A mesma postura é indicada por Helio Fabbri Junior, vice-presidente da Associação Brasileira da Propriedade Intelectual (ABPI). “Judiciário não é saída para resolver controvérsias em propriedade intelectual. O judiciário não está preocupado em prestar justiça rápida e de qualidade”, disse Fabbri Junior, que ironizou: “Sempre comento com os clientes: eu sei como vou te colocar no judiciário, mas não tenho a menor idéia de como vou tirar você de lá. Uma ação no Brasil demora uma vida mais seis meses”.

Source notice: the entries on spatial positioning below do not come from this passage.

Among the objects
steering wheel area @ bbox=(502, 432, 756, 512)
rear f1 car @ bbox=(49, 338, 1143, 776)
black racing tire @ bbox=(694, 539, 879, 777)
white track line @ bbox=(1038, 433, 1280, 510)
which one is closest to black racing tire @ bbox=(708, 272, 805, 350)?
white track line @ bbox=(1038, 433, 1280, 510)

A postura do advogado se deve ao fato de que no Brasil a maioria dos juízes que analisam demandas envolvendo marcas e patentes não têm conhecimento técnico sobre o assunto. “Existem poucos casos para cada juiz julgar e, geralmente, eles não sabem nada do tema. O juiz não tem como ser expert em propriedade intelectual já que ele verá dez causas em 30 anos”, aposta o Fabbri Junior. Segundo o especialista, o sistema jurisdicional brasileiro já não atende às necessidades de seus usuários e aplicadores.

A recomendação pela arbitragem nesse setor, no entanto, não é unânime. Para a advogada Carmen Beatriz Tibúrcio, do escritório Luis Roberto Barroso Associados, “demandas com marcas e patentes não devem ser dirimidas por arbitragem”. “Há países que admitem, mas isso não é regra geral”, pondera a especialista.

Só para se ter uma idéia da demanda no País, o procedimento de concessão de patente no Brasil demora, em média, três anos. No México, esse tempo é de seis meses, mas sem contencioso.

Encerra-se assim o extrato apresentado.